In my experience most of the people I work with in achieving their goals are the same way. Remember- it was scientific studies that brought us the magic of the “fat burning aerobic zone” and the low-fat diet, both of which have failed miserably in the area of real-world application and results.
My clients and student don’t care about peer-reviewed papers, they care about to moving better, feeling better and looking better. They want to get stronger and lose body fat. And that is exactly what they do.
So while science and research are vitally important to the fitness business as a whole, they do not concern me nearly as much as the reality of the results. I am one of those guys who chuckles a little when science looks at something that we have doing for years and proves that it works in the lab.
Having said that, I do know this: If you want to improve something you must-
- Find a way to measure it.
- Measure it consistently.
Example- if you don’t balance your checkbook, don’t be shocked to find out you don’t have as much money in the account as you thought. Measure what matters. As I stated in a previous blog, I have chosen to use my heart rate monitor to measure progress with kettlebell ballistic exercises. I have shown significant improvement in every area I have measured, most notably in work capacity and body composition.

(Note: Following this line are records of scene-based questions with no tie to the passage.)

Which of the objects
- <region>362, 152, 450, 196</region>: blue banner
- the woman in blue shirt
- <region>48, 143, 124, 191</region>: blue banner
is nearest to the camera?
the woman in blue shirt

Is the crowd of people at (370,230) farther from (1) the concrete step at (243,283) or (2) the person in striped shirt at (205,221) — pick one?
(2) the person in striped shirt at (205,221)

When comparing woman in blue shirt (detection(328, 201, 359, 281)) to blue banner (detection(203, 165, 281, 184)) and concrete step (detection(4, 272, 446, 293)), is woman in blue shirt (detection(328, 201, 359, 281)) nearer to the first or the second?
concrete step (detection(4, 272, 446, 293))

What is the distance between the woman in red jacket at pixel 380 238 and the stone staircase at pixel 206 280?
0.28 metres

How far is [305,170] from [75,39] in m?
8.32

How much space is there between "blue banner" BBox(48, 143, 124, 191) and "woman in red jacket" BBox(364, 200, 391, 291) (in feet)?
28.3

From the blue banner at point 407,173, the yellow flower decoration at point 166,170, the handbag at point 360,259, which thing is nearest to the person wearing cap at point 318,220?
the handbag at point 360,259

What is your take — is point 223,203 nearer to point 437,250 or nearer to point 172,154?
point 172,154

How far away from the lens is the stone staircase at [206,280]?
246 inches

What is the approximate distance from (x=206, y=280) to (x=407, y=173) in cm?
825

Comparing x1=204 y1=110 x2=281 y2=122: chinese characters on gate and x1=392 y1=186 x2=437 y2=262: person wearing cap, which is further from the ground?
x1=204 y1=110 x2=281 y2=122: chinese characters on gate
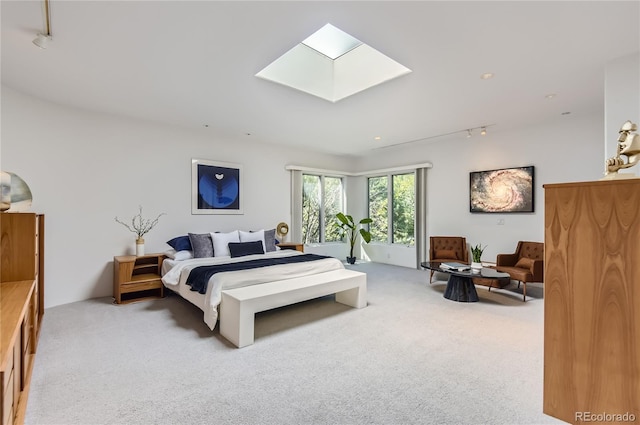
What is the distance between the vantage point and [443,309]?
3707 millimetres

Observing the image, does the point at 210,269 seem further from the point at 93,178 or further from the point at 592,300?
the point at 592,300

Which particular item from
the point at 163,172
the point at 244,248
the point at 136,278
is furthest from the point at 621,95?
the point at 136,278

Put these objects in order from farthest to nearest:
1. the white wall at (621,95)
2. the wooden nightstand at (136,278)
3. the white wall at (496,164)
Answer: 1. the white wall at (496,164)
2. the wooden nightstand at (136,278)
3. the white wall at (621,95)

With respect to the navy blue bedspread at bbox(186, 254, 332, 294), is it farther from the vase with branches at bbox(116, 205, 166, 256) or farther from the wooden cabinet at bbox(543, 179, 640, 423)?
the wooden cabinet at bbox(543, 179, 640, 423)

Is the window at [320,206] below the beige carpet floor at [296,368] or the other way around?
the other way around

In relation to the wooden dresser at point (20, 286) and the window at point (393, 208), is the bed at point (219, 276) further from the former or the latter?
the window at point (393, 208)

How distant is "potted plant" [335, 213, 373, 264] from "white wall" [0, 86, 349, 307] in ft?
9.54

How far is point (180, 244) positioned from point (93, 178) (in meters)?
1.49

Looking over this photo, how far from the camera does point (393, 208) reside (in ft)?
22.8

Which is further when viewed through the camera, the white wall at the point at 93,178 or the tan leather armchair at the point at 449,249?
the tan leather armchair at the point at 449,249

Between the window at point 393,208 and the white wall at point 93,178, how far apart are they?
12.4 ft

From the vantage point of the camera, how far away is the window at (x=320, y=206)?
686cm

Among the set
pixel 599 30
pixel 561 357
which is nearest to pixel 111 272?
pixel 561 357

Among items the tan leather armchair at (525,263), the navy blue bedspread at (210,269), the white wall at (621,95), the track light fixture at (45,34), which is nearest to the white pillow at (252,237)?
the navy blue bedspread at (210,269)
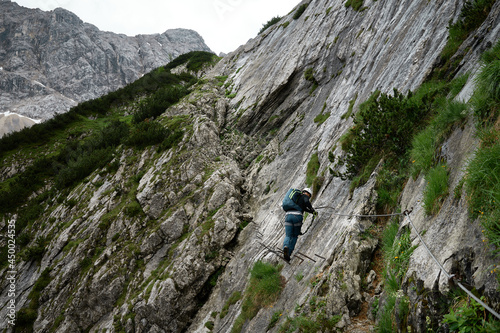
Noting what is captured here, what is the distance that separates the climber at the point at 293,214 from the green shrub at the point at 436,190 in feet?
14.3

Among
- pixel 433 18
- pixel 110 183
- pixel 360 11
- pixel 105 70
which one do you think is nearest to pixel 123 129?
pixel 110 183

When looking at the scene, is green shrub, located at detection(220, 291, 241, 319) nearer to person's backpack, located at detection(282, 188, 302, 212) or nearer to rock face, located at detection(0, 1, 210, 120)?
person's backpack, located at detection(282, 188, 302, 212)

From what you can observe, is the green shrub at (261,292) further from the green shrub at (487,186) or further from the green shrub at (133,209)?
the green shrub at (133,209)

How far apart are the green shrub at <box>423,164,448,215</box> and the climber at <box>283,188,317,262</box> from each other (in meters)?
4.35

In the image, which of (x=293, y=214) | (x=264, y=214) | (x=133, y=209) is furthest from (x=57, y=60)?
(x=293, y=214)

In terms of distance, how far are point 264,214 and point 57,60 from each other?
16943cm

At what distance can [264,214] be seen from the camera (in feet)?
51.6

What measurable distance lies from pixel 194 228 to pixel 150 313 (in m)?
5.33

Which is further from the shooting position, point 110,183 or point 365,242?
point 110,183

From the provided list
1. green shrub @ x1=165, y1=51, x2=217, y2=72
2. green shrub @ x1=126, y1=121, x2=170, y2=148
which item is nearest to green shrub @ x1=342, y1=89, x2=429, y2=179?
green shrub @ x1=126, y1=121, x2=170, y2=148

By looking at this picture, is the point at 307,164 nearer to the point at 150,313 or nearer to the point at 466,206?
the point at 466,206

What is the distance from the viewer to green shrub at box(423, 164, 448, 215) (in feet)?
16.1

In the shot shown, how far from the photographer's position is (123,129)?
31469 mm

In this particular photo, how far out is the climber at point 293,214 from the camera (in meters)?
9.27
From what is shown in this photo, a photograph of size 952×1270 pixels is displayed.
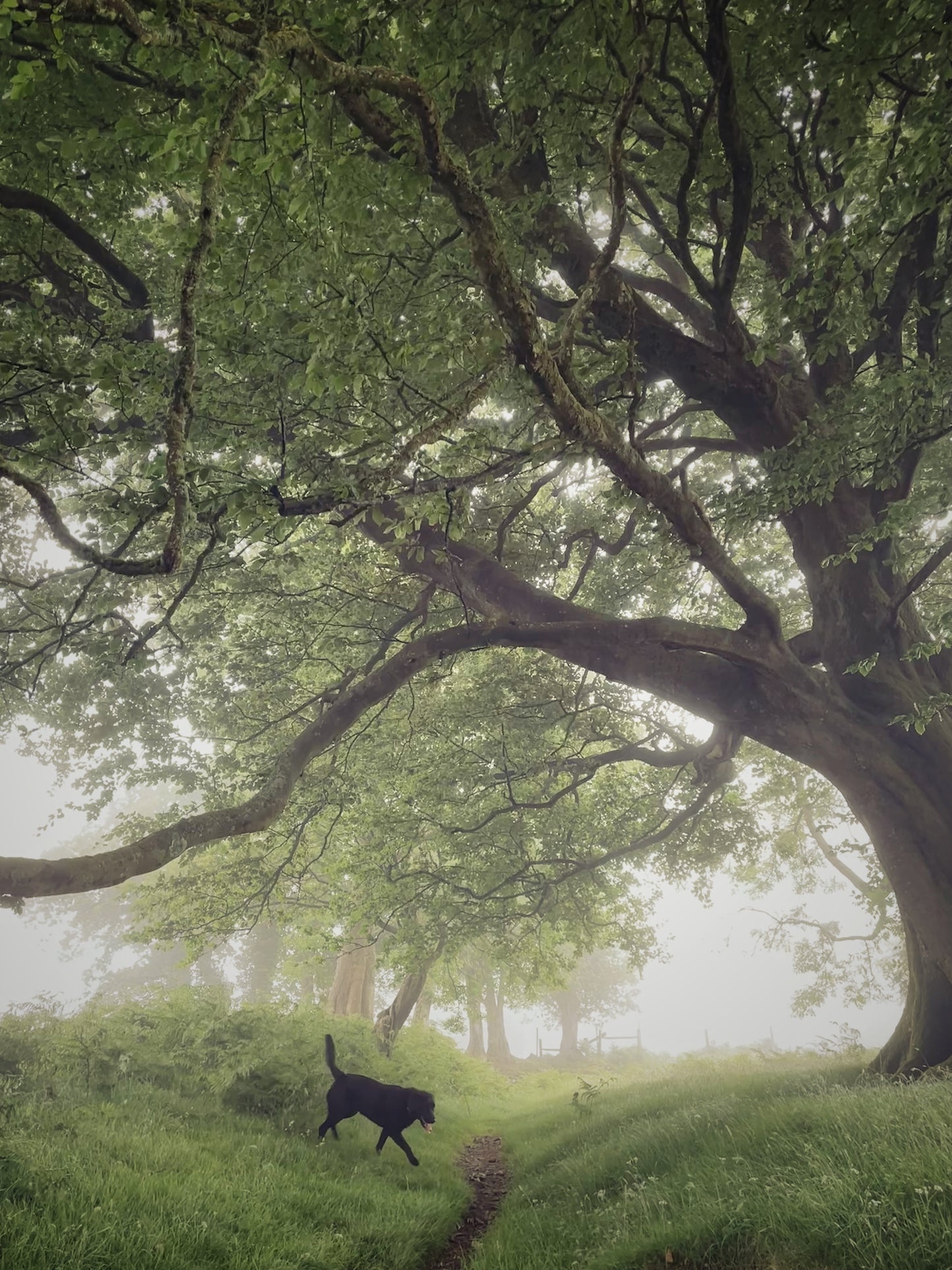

Is my $80 heart rate monitor from the sporting goods store 100% accurate in regards to the total number of calories burned in a session? Probably not. But it is better than blindly swinging away and not knowing anything.
Why? Because the HR monitor is accurate unto itself and if it shows me that I am able sustain a higher heart rate and burning more calories today than I was last week or last month then that is a desirable, real-world result. The funny thing is that of all the people who pointed that out to me in comments and questions, not one of them suggested that it might be reading too low.
It was pointed out to me that Lance Armstrong at his peak did not generate the same amount of wattage that my HR monitor indicates that I am generating. First of all, I admit do not know how to calculate wattage and really don’t care about it unless we are talking about where I am gonna plug in my Les Paul.
My unscientific mind offers this for consideration: I am quite literally twice Armstrong’s size. This must account for something. I also wonder how many times he can swing a 32kg kettlebell in an hour. I got a feeling that his swing ability is about the equivalent of my big ass on a road bike. Now maybe that’s just redneck logic, but it seems to me like the proverbial Apples and Oranges.
The most finely-tuned high performance race car in the world will never pull as much load as the average semi-truck. That same truck fully loaded will use more fuel for the same number of miles traveled.
Some folks have pointed out that research and studies are saying the level of calorie burn from the previous post is not only inaccurate, it is impossible.
Good. Dennis Rogers taught me to specialize in the impossible. I am the Hardstyle Bumble Bee.
Studies are done on control groups with average people.
I refuse to be controlled. I refuse to be average. I urge you to do the same.